Persönlichkeitsentwicklung verhaltensgestörter Kinder und Jugendlicher

Ergebnisse einer prospektiven Längsschnittstudie

Schriften zur Entwicklungspsychologie, Band 10

Hamburg 2006, 280 Seiten
ISBN 978-3-8300-2144-5 (Print/eBook)

Rezension

[...] In Weiterführung ihrer einschlägigen früheren Publikationen legen [die Verfasser] die Dokumentation einer von 1994 bis 2004 durchgeführten Längsschnittstudie zu Persönlichkeitsentwicklung und Daseinsbewältigung verhaltensauffälliger Jugendlicher in Leipzig vor. [...]
Es sei vorab gesagt, dass diese wissenschaftliche Studie an Akribie und Präzision sowohl in der Datengewinnung als auch der gedruckten Präsentation kaum überboten werden kann. Das nimmt dem Text durchaus nicht seine Lesbarkeit, wenn man auch an die Hunderte von Tabellen mit einer spezifischen Aufmerksamkeit herangehen muss. Das gesamte Instrumentarium für die Arbeitsvorgänge sowie die Arbeitsprozesse selbst bis zur Formulierung der Ergebnisse werden minutiös offen gelegt. [...]
Die Prüfung der Hypothese 8 (S. 256) in Zusammenfassung der vorherigen Detailerhebungen muss die Aufmerksamkeit der Leser von DPM wecken. Es geht um die hier nachgewiesenen negativen Auswirkungen der Trennungen der Eltern, des Fehlens einer Vollfamilie sowie der Adoption auf die kindliche Persönlichkeit. [...]
Es scheint in diesem Forschungsbericht, der so sorgfältig den Elementen der Persönlichkeiten, der Sozialisationen und der Temperamente nachgeht, der bündige Beweis gebracht, wie sehr Trennungen und Scheidungen der Eltern ihren Kindern schaden können. Zumindest stehen sich jetzt in der Diskussion nicht mehr die Aussagen über Schädlichkeit und Nichtschädlichkeit der Elterntrennung für die jüngere Generation gleich begründet gegenüber, wie es ernste Forscher nach fünfundzwanzig Jahren der Debatte bisher annahmen.

Hans Kramer, in:
De processibus matrimonialibus, DPM 13/2006

Betreuung, Entwicklungspsychologie, Jugendliche, Kinder, Längsschnittstudie, Persönlichkeitsentwicklung, Psychologie, Verhaltensstörung

Zum Inhalt

Christine Ettrich ist Professorin für Kinder- und Jugendpsychiatrie/Psychotherapie und leitet die gleichnamige Klinik an der Leipziger Universität. Die Autorin behandelt seit Jahrzehnten verhaltensgestörte Kinder und Jugendliche und hat schon viel zu diesem Thema publiziert.
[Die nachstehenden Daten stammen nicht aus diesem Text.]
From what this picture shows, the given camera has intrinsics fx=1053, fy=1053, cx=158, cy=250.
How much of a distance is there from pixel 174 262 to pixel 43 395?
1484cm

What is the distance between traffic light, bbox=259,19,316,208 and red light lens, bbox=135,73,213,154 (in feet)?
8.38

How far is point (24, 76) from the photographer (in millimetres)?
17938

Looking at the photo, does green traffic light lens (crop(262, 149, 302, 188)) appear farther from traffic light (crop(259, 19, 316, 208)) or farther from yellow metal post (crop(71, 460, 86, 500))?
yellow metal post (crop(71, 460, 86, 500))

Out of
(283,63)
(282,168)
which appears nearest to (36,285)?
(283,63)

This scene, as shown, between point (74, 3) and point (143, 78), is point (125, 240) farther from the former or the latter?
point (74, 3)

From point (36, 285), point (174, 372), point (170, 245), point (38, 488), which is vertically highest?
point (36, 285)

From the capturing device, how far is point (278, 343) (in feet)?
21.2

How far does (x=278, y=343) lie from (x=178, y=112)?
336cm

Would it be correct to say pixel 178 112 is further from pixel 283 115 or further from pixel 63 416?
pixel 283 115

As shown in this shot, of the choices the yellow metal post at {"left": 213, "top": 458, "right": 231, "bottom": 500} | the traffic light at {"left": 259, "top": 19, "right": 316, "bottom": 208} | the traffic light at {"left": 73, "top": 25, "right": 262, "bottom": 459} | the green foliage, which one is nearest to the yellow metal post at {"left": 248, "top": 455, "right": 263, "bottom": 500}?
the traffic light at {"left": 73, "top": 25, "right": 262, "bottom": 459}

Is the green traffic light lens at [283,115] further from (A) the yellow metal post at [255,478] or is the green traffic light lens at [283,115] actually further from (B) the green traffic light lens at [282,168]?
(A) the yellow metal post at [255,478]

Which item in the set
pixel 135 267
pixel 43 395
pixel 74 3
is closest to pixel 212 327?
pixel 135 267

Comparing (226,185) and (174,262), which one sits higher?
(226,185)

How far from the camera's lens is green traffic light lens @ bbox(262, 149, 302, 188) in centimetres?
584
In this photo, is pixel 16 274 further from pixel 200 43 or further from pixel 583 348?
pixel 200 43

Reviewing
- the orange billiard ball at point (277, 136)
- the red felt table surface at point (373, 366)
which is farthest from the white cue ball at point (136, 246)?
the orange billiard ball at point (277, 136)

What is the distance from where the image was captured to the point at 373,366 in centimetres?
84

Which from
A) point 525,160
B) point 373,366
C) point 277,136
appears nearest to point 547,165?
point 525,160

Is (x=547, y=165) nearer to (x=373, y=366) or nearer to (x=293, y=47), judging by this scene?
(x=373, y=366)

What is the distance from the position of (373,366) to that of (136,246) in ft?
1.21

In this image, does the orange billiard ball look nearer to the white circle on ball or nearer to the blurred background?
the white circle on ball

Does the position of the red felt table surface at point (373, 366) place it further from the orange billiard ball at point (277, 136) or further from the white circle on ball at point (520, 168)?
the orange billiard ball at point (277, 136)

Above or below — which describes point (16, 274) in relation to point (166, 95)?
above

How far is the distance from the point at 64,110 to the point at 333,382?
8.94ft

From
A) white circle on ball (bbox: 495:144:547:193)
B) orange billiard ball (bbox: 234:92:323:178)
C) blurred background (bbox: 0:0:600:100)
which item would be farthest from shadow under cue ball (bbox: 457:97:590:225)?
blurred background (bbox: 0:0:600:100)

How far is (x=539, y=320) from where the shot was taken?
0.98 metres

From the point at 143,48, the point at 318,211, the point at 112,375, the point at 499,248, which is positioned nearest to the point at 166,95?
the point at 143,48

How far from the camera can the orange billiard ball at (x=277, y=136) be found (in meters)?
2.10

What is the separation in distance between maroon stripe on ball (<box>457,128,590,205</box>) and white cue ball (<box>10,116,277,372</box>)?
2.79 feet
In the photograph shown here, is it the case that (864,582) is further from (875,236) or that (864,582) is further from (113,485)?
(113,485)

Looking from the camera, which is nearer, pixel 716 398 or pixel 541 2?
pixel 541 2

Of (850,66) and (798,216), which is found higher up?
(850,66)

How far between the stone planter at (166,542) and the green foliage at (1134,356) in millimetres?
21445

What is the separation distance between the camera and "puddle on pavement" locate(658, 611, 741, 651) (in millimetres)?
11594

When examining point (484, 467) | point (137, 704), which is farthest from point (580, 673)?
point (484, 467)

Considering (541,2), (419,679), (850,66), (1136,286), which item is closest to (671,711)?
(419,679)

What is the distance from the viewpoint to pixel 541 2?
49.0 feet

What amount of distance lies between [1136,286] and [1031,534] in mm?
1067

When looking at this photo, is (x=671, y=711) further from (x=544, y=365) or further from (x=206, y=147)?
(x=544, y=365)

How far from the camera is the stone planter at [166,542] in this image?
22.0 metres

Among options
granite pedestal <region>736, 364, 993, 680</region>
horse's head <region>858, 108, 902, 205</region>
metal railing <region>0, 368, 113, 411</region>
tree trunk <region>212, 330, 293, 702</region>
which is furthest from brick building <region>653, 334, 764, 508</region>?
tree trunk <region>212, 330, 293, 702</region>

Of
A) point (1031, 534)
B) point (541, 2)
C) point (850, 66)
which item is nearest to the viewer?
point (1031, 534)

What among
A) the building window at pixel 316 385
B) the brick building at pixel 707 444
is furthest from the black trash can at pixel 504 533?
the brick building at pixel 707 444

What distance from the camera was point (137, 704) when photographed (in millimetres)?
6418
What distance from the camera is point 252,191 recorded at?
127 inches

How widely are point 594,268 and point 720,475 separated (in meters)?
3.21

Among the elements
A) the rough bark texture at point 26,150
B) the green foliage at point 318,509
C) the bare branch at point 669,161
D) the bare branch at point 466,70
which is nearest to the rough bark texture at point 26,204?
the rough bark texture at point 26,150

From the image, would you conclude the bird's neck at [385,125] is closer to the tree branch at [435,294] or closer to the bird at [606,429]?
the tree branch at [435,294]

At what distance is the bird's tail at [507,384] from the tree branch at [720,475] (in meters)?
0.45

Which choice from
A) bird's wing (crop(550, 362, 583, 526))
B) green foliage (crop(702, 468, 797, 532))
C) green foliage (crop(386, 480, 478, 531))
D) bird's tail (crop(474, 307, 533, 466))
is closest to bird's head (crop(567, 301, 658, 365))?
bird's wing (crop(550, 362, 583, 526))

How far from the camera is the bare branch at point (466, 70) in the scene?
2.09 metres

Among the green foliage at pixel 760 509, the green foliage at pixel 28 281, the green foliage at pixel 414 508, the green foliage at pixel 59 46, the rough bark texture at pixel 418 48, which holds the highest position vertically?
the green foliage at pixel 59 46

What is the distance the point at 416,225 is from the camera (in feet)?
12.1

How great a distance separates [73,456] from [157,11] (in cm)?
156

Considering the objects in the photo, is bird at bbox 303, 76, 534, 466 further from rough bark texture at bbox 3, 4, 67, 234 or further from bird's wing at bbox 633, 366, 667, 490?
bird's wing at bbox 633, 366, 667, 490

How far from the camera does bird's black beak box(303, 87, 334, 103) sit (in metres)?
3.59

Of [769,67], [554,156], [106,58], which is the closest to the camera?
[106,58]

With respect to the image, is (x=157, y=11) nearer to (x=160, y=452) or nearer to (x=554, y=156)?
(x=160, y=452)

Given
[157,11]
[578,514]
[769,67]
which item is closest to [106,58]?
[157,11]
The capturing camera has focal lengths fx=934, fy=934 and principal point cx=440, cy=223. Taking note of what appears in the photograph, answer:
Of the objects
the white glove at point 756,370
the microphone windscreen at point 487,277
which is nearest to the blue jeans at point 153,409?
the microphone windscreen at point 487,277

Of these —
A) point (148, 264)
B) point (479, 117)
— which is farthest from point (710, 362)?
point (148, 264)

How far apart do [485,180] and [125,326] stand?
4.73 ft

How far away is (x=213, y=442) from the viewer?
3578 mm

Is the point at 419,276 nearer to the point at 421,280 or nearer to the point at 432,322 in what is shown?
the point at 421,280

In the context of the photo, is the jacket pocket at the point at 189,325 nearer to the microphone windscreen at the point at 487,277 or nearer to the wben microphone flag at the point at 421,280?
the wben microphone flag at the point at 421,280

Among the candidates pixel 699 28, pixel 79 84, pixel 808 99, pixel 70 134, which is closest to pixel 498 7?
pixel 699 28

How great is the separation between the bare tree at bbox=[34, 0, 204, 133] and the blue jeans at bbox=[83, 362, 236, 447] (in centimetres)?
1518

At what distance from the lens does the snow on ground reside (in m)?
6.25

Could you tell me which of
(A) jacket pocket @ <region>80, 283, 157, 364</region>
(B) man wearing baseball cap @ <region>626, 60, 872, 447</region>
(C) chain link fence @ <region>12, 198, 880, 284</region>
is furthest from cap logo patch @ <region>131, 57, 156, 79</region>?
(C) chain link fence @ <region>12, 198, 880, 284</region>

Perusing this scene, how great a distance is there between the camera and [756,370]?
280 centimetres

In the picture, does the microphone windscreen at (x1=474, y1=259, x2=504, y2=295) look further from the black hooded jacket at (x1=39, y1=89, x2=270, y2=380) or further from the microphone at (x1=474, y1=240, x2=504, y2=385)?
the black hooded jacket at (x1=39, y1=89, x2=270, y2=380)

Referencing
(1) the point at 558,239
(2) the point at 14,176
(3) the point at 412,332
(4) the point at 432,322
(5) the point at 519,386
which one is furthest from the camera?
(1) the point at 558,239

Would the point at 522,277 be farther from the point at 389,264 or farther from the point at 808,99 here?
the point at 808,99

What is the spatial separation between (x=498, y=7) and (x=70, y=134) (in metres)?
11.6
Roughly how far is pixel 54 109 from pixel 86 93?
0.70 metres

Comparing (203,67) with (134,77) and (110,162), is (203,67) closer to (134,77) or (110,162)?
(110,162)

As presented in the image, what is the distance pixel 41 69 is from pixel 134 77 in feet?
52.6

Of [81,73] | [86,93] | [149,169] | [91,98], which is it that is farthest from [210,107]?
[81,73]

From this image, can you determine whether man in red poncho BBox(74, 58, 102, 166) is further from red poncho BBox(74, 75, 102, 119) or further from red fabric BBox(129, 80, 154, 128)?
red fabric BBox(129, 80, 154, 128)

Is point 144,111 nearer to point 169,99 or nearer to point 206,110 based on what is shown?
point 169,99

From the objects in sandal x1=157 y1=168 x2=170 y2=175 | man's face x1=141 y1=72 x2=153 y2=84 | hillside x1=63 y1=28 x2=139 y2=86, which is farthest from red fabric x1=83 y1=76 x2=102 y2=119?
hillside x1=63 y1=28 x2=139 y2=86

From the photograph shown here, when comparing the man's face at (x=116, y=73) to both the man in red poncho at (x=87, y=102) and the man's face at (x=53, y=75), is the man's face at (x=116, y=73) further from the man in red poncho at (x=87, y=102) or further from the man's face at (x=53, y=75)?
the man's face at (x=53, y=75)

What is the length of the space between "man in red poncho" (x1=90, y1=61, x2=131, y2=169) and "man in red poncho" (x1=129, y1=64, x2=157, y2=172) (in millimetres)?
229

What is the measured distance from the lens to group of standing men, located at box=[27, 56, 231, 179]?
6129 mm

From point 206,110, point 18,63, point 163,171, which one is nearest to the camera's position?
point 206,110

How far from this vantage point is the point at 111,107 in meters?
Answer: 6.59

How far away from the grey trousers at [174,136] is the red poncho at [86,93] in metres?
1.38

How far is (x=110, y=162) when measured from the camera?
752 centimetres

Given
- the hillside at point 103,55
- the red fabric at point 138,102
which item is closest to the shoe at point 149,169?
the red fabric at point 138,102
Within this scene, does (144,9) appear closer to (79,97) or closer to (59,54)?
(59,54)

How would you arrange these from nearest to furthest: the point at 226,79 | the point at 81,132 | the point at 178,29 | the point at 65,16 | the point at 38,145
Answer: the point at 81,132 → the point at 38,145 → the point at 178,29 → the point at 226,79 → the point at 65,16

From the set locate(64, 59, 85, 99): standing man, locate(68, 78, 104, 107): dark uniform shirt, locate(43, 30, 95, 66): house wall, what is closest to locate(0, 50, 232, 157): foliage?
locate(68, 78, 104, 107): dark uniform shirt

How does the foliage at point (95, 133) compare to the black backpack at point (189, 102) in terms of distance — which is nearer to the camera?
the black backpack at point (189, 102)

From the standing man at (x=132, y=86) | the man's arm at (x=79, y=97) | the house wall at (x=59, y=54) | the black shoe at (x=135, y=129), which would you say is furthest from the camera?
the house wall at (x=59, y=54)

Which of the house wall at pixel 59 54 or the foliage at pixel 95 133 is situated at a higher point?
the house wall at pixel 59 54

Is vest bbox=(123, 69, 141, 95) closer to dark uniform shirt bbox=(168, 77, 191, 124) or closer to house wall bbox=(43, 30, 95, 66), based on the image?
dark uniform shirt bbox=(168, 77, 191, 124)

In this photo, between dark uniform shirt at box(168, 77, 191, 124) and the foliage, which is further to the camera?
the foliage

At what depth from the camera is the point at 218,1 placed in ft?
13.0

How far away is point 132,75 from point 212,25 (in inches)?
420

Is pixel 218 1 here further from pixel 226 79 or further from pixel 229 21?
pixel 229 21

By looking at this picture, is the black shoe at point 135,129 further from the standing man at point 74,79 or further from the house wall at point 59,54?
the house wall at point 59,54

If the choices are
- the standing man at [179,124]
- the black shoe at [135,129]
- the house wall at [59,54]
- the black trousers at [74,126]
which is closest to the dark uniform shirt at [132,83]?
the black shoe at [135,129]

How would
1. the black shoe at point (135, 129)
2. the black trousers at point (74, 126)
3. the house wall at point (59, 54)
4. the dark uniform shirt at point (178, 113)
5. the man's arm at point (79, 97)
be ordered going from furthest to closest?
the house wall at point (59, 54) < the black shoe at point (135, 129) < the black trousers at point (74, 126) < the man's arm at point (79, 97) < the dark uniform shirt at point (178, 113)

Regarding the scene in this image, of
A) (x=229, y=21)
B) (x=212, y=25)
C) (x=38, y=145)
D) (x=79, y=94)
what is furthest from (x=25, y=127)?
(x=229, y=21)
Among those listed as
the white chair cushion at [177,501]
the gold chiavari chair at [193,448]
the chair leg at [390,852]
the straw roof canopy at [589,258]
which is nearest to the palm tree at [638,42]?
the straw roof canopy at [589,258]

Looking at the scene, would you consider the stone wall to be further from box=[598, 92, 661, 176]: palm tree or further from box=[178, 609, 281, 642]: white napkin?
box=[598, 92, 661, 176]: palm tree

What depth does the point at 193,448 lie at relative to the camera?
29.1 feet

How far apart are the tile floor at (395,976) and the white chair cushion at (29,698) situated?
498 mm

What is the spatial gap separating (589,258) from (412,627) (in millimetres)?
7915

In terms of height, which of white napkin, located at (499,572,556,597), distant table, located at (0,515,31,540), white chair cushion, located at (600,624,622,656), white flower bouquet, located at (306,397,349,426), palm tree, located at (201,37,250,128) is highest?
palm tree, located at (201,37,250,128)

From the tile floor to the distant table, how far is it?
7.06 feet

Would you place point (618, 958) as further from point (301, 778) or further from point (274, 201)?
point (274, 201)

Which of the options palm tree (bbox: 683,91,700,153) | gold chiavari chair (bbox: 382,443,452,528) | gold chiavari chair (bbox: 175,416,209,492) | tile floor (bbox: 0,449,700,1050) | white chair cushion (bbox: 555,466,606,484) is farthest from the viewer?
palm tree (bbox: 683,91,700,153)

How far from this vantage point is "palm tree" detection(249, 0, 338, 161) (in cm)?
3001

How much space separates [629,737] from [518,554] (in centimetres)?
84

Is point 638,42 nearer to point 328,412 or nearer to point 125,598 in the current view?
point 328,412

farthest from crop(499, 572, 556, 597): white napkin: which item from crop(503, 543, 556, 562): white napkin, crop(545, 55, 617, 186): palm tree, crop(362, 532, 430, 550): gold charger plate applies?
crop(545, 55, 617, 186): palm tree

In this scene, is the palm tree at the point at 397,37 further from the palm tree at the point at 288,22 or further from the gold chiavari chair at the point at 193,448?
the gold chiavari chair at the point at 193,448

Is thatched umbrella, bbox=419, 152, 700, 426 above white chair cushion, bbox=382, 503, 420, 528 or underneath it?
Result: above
Klaus Uwe Ettrich ist Professor für Entwicklungspsychologie. Seine Forschungen konzentrieren sich auf Veränderungen in der menschlichen Lebensspanne vom Kleinkind über das Jugendalter bis hin zum höheren Lebensalter. Dabei stellen Probleme des gestörten Sozialverhaltens einen seiner wesentlichen Forschungsschwerpunkte dar.